Juan de Toledo aún bromeaba con estos actos “Muy bien. Han retirado
el techo y el tejado. ¿Cómo mejor podríamos recibir al Espíritu Santo?”.
Nadie
reía. En su lugar, los cardenales se quejaban continuamente. Intentaron
amenazar con excomunión a los carceleros, a los habitantes de Viterbo, a
los que negarían los Sacramentos, misa, bautismo, matrimonio, confesión,
bendición, si no establecían una comunicación entre ellos y el mundo
exterior. El tejado debía ser repuesto, los cerrojos debían abrirse y
los cardenales debían recibir alimento.
Pero las cosas
habían ido demasiado lejos. Los miembros de la familia Savelli se
presentaban a sí mismos como “vigilantes del cónclave” y amenazaron con
degollar a cualquiera que intentara abrir las puertas o reponer las
cubiertas o suministrar alimento a los cardenales. Los Savelli, junto al
gobernador Alberto, los magistrados y los habitantes de la ciudad,
dijeron a los cardenales: “Nosotros viviremos excomulgados y sin
bendición apostólica. Pero sus eminencias morirán, con toda seguridad,
de hambre, enfermedad o condiciones adversas de intemperie. ¡Elegid
papa!”. Dice bastante de la falta de cordura de los cardenales y de
su obstinación, el que no se hubiera elegido papa aún en septiembre del
mismo año. Muchos de ellos abrigaban la esperanza de que quienes les
respaldaban acudieran con sus ejércitos a liberarles de su encierro,
rompiendo el cónclave.
Fue
un sermón hacia ellos, el 1 de septiembre de 1271, por un tal Padre
Buenaventura (más tarde canonizado por la Iglesia como San Buenaventura)

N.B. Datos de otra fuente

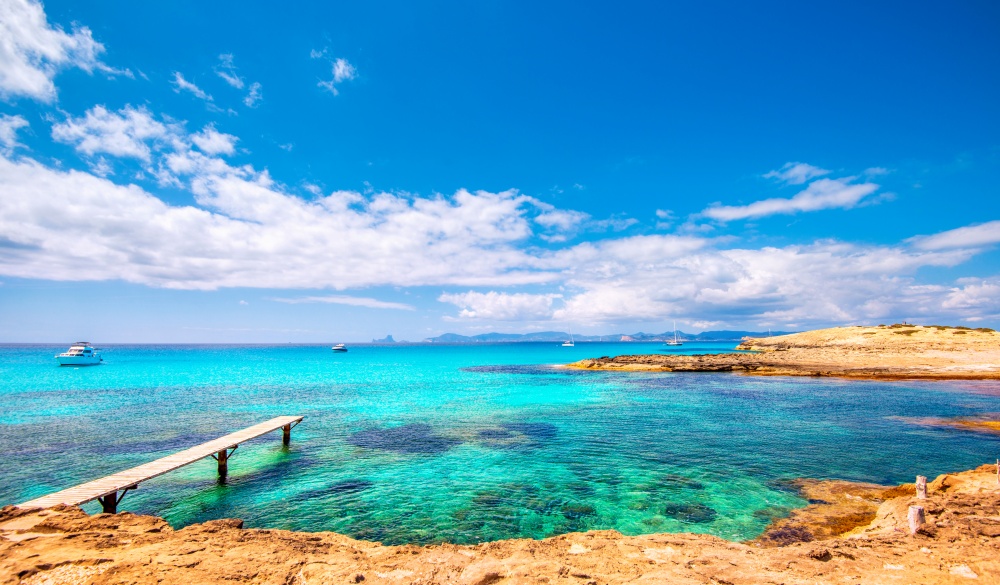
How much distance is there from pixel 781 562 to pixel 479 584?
733cm

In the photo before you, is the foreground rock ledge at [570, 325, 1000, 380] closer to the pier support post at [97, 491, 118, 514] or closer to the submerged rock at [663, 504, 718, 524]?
the submerged rock at [663, 504, 718, 524]

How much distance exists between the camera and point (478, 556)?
10758 millimetres

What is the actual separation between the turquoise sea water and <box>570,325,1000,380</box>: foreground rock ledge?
523 inches

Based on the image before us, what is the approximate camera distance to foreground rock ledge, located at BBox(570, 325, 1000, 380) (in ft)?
191

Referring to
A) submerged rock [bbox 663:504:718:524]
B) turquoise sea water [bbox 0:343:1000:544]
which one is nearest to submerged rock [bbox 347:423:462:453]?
turquoise sea water [bbox 0:343:1000:544]

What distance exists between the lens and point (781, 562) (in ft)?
33.0

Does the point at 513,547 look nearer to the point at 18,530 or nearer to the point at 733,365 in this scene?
the point at 18,530

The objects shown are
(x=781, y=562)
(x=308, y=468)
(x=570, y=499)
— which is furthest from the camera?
(x=308, y=468)

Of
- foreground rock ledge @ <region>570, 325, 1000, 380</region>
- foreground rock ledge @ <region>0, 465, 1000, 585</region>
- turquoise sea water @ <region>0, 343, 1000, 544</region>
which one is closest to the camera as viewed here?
foreground rock ledge @ <region>0, 465, 1000, 585</region>

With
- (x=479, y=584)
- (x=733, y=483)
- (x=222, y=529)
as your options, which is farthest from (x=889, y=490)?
(x=222, y=529)

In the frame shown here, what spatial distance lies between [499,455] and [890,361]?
80411mm

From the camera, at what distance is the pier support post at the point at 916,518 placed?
444 inches

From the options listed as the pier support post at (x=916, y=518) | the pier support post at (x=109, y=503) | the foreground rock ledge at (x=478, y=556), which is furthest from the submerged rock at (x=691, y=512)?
the pier support post at (x=109, y=503)

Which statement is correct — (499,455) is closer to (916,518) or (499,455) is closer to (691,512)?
(691,512)
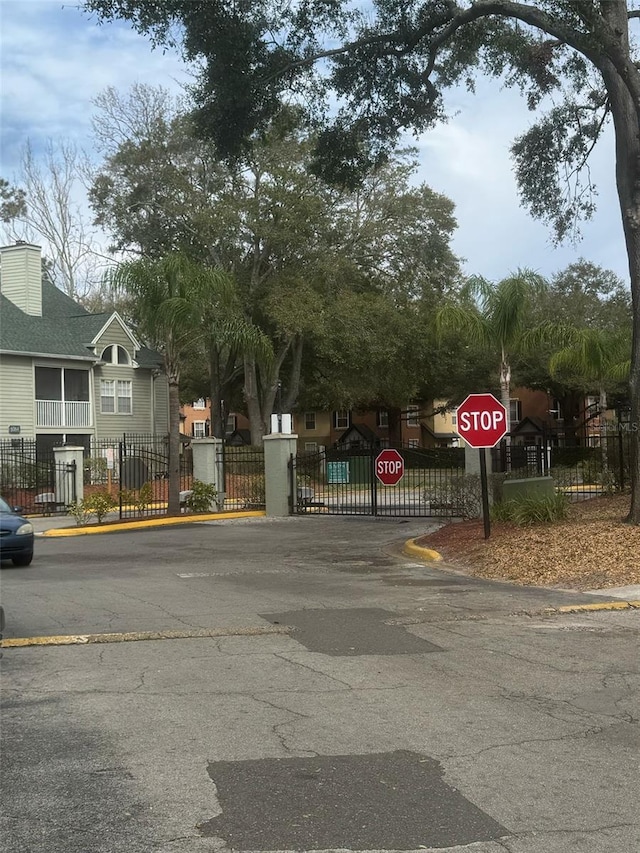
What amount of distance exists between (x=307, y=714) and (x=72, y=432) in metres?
34.4

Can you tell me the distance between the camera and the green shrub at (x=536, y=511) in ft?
50.2

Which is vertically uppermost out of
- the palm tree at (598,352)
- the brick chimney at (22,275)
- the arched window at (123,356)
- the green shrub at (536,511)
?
the brick chimney at (22,275)

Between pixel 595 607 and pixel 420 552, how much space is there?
223 inches

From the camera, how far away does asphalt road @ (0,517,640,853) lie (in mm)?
4148

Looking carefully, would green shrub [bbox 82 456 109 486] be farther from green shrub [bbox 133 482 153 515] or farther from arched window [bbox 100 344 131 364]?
arched window [bbox 100 344 131 364]

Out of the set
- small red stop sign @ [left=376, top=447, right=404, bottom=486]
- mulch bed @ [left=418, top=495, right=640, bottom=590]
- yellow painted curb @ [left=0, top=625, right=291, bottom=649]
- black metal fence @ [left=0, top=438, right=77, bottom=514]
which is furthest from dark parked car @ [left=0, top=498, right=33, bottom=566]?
black metal fence @ [left=0, top=438, right=77, bottom=514]

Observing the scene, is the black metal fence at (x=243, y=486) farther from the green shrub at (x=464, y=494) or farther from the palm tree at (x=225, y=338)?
the green shrub at (x=464, y=494)

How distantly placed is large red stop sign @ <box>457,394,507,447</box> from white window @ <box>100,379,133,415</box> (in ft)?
91.9

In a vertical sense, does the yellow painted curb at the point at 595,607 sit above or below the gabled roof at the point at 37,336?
below

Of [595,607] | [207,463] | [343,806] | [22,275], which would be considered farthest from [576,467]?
[22,275]

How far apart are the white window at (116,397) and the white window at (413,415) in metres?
27.3

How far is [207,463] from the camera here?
83.9 feet

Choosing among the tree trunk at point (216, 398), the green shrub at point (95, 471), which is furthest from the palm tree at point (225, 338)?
the green shrub at point (95, 471)

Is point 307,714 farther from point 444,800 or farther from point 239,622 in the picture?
point 239,622
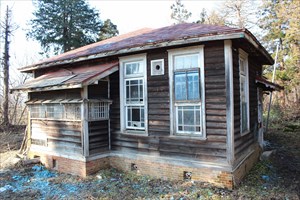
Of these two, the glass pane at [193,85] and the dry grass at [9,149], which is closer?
the glass pane at [193,85]

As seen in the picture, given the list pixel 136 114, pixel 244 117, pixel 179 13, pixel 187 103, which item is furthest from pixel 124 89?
pixel 179 13

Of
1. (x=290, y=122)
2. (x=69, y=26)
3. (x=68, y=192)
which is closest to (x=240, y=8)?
(x=290, y=122)

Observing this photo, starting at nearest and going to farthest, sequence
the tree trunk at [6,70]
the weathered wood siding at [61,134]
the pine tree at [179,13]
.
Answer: the weathered wood siding at [61,134] → the tree trunk at [6,70] → the pine tree at [179,13]

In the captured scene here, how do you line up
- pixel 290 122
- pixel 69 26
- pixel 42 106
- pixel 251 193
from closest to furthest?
pixel 251 193 < pixel 42 106 < pixel 290 122 < pixel 69 26

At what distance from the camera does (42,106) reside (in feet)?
27.9

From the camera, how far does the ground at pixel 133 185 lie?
5.58 metres

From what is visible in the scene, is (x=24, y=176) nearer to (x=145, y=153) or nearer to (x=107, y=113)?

lo que influyó en los cardenales. Buenaventura fue uno de los que
insistió ante las autoridades civiles sobre la necesidad de encerrar a
los cardenales. Ahora les decía que las necesidades de la Iglesia eran
enormes. Subrayó, en términos medievales, los castigos eternos que
estaban previstos para los que dejaran de creer en Cristo obedeciendo a
poderes terrenales. ¿Querían todos ellos quemarse en el fuego del
infierno cuando murieran (y seguramente morirían en ese palacio si no
elegían papa)?. Los cardenales no tardaron en reaccionar: inmediatamente
después del sermón de Buenaventura, señalaron a seis compromisarios. La
noche siguiente los compromisarios habían elegido a un clérigo que no
era cardenal, un arcipreste de 61 años de edad, Teobaldo Visconti, del
Norte de Italia, con gran reputación de santidad y, por supuesto, con un
diagnóstico de muy mala salud (una de los parámetros que decidían a los
electores bajo presión). El tercer cónclave terminó.
No hubo papa
durante 2 años, 9 meses y 2 días. Cuando finalizó en cónclave, el papa
elegido, Teobaldo, oficialmente archidiácono de Lieja (Bélgica), estaba
de cruzada en palestina con el Rey Eduardo I de Inglaterra. Los
mensajeros alcanzaron a Teobaldo en noviembre y, el 13 de marzo del año
siguiente, llegó a Roma para ser consagrado como papa
Gregorio X el 27
de marzo.
El acto más
destacable de este papa Gregorio fue la llamada general a concilio de la
Iglesia en Lyon, en Francia. Quería introducir reformas en la Iglesia.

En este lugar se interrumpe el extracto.